Itay Zamir thinks one reason for bottled water’s continued growth is a lack of public filling stations. He reckons a lot of people who might be willing to carry their own bottle are put off by the idea of a standard fountain, because it looks sort of unhygienic, even if it isn’t really.
Zamir’s company, Woosh, is developing a private alternative: a fountain that strips municipal water of its nasty-tasting chlorine, incorporates its own ozone-based filtration system, chills water, and offers customers the opportunity to clean their bottles before refilling.
“We are aiming only at those people actually buying plastic bottles and we’re trying to convince them to change their behavior,” he says.
Based in Tel Aviv, Woosh has been running a pilot for the last 18 months in five locations in the city: in a park, downtown, in a residential neighborhood, on a boardwalk and on a beach.
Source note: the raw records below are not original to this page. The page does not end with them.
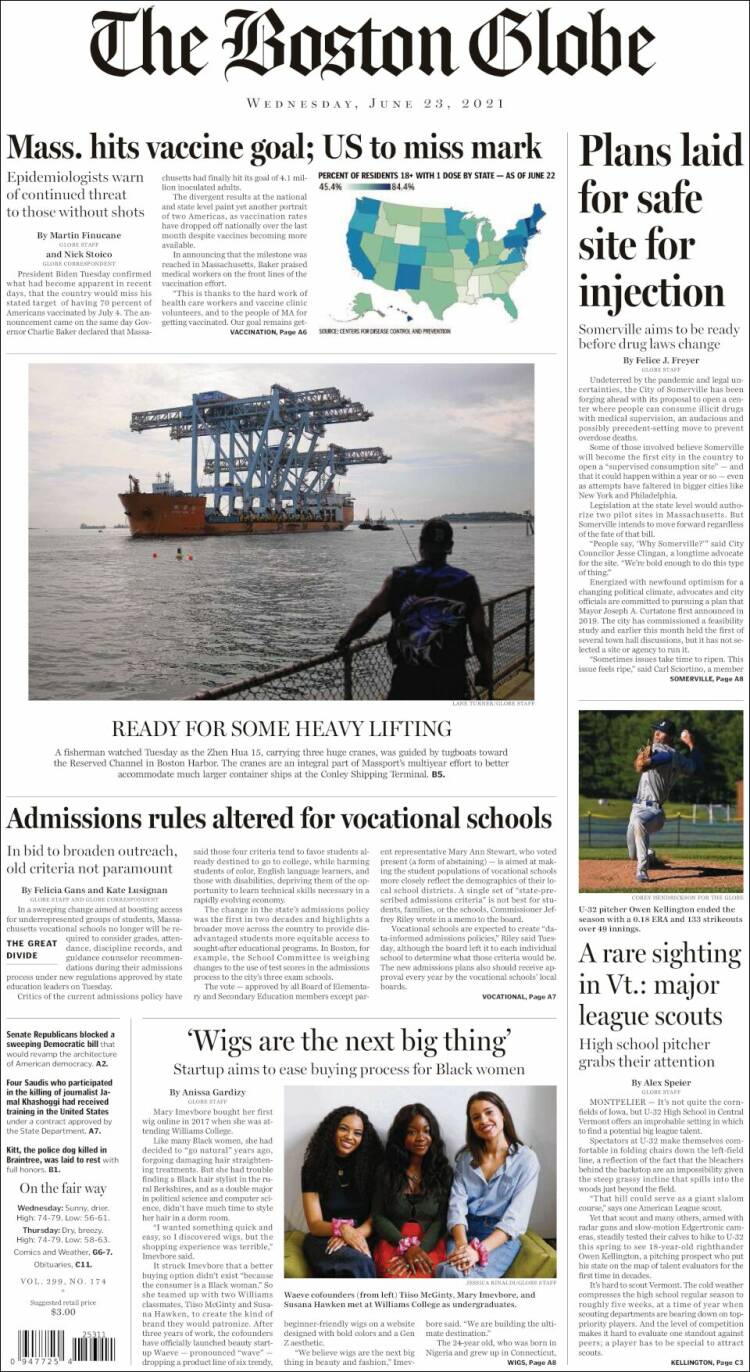 Portada de Boston Globe (USA)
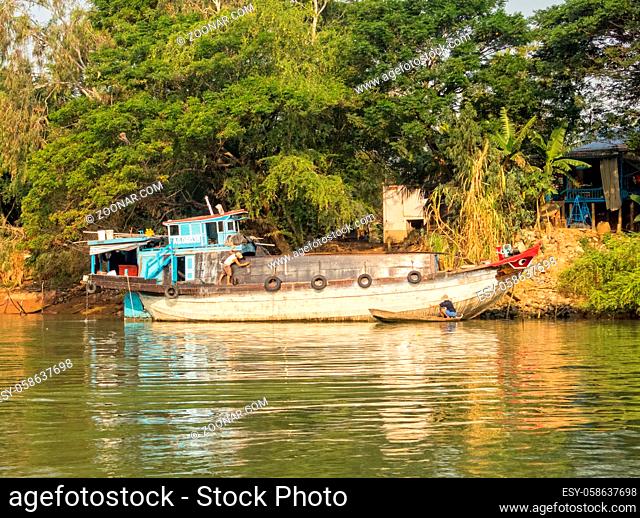 A traditional Vietnamese river boat under repair - Chau Doc, Vietnam
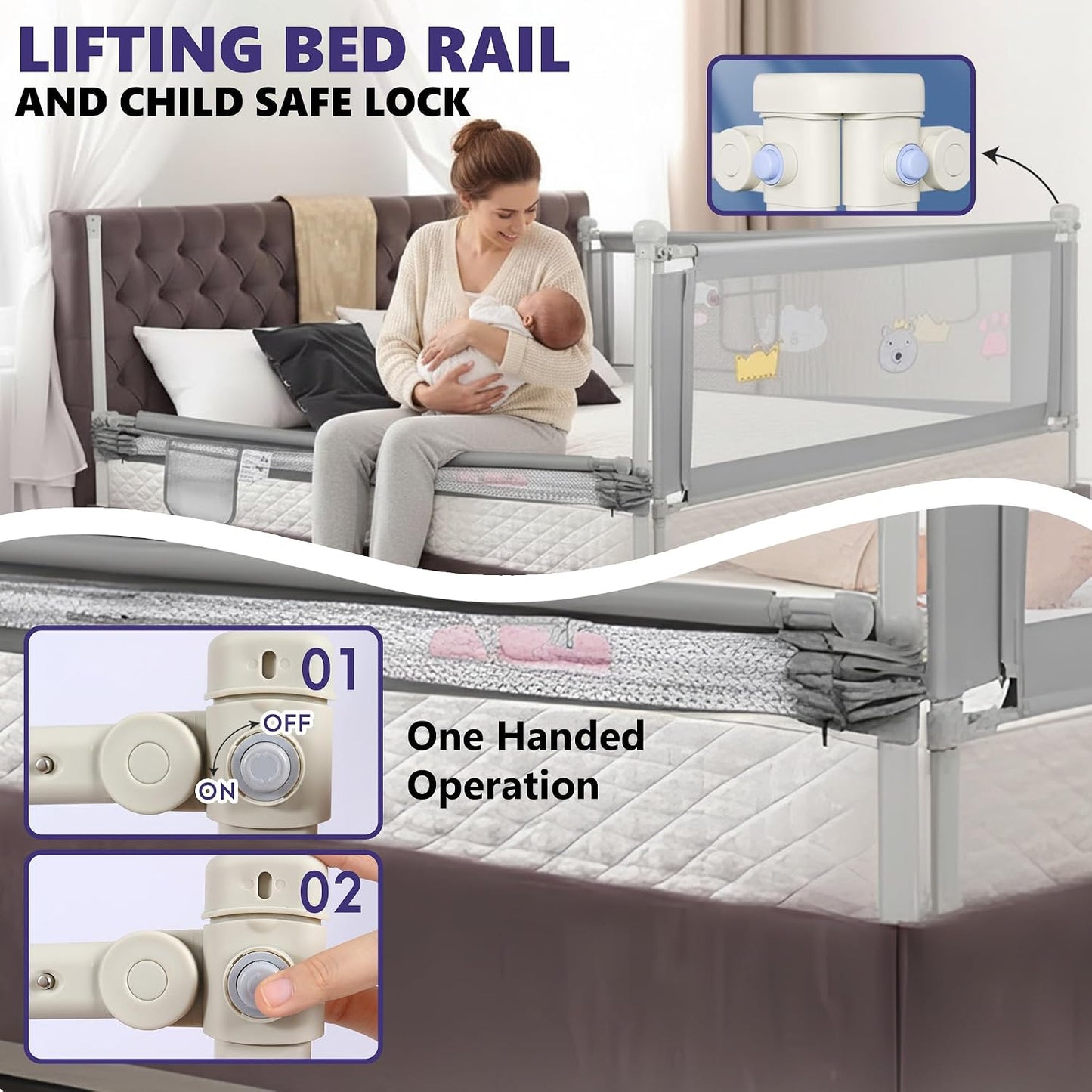Bed Rail for Toddlers & Adults – Easy Install, Foldable Design, Durable Safety Guard for Beds - 78'' x 59'' - Grey/White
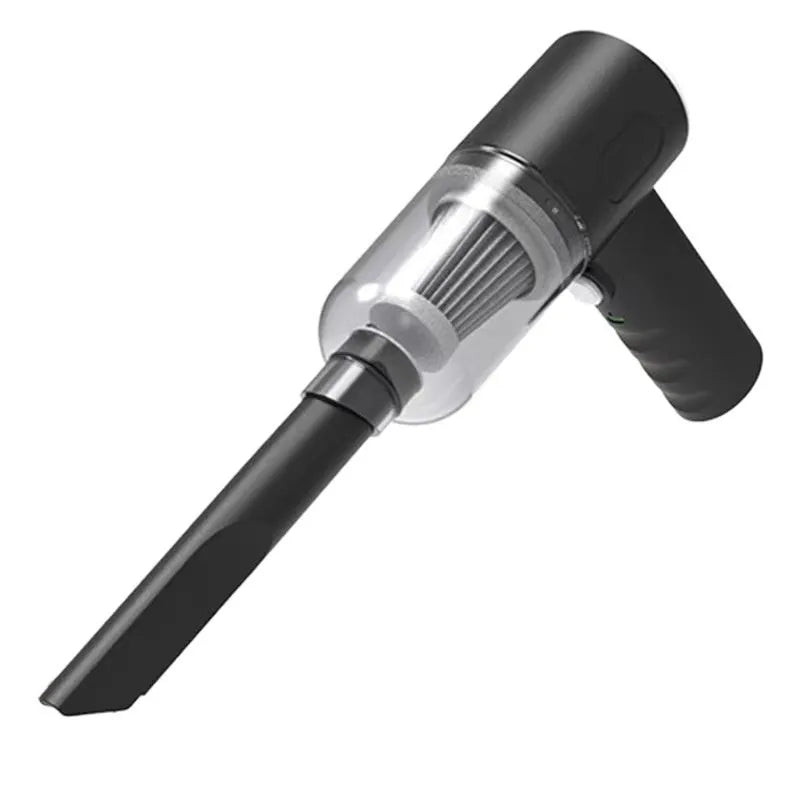 Black handheld car vacuum cleaner with USB charging port showing portable design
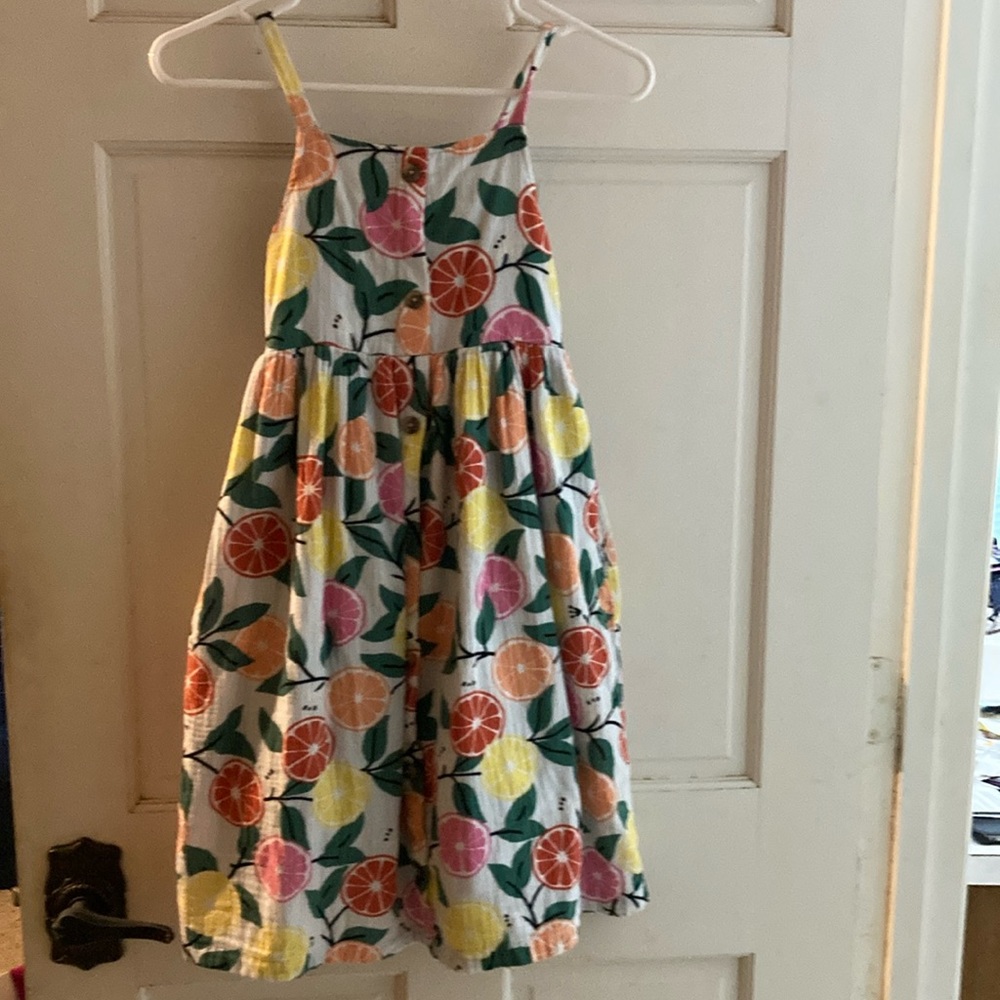 Hanna Andersson summer citrus fruit print dress with pockets  size 130 cm / US 8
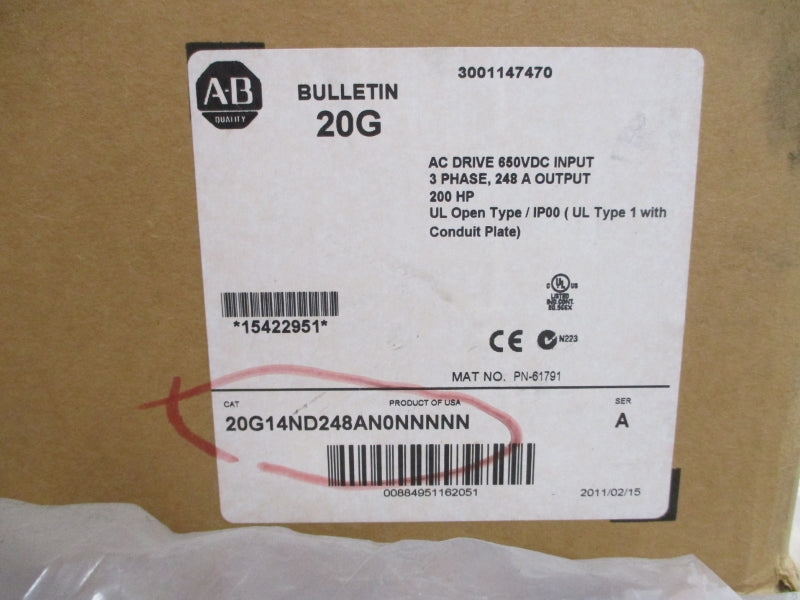 ALLEN BRADLEY 20G14ND248AN0NNNNN SER. A 650VDC 248A NSMP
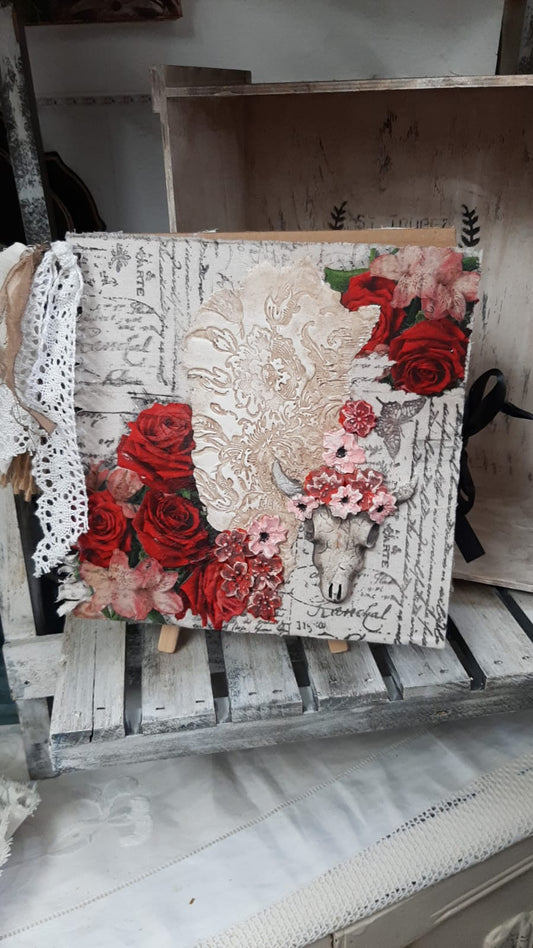 Mixed media plain journal with clay cow skull and decoupage. Unique piece.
The park proved the most popular. The cost is about 50 cents per refill, which is obviously more expensive than a free public fountain, but about half the price of a bottle.
The filter inside the unit makes its own carbon trioxide from water, which is then used for the ozone treatment. Meanwhile, a display show how customers are reducing environmental impacts, for example in terms of CO2 that’s not produced from plastic manufacturing.
The unit may be a hard sell in places where bottled water is cheap and water fountains are ubiquitous. But then some cities, like San Francisco and Concord, Massachusetts, are banning bottles, which could open up a market. The National Park Service has also outlawed plastic bottles on some of its sites.
The bottled water industry claims that banning its product constitutes denial of a basic right and a threat to human health. But those claims are somewhat invalidated by the fact that bottled water used to be a lot less common than it is now. Back in 1976, according to industry figures, we drank only 1.6 liters of the stuff per person a year. Now our consumption is past 200 liters per person.
Woosh absorbs “most of” the cost of installing the machines, Zamir says, and it offers to maintain them using its own IT network. They can also be used as environmental sensor stations, says the entrepreneur, for instance recording air quality and temperature in their locations.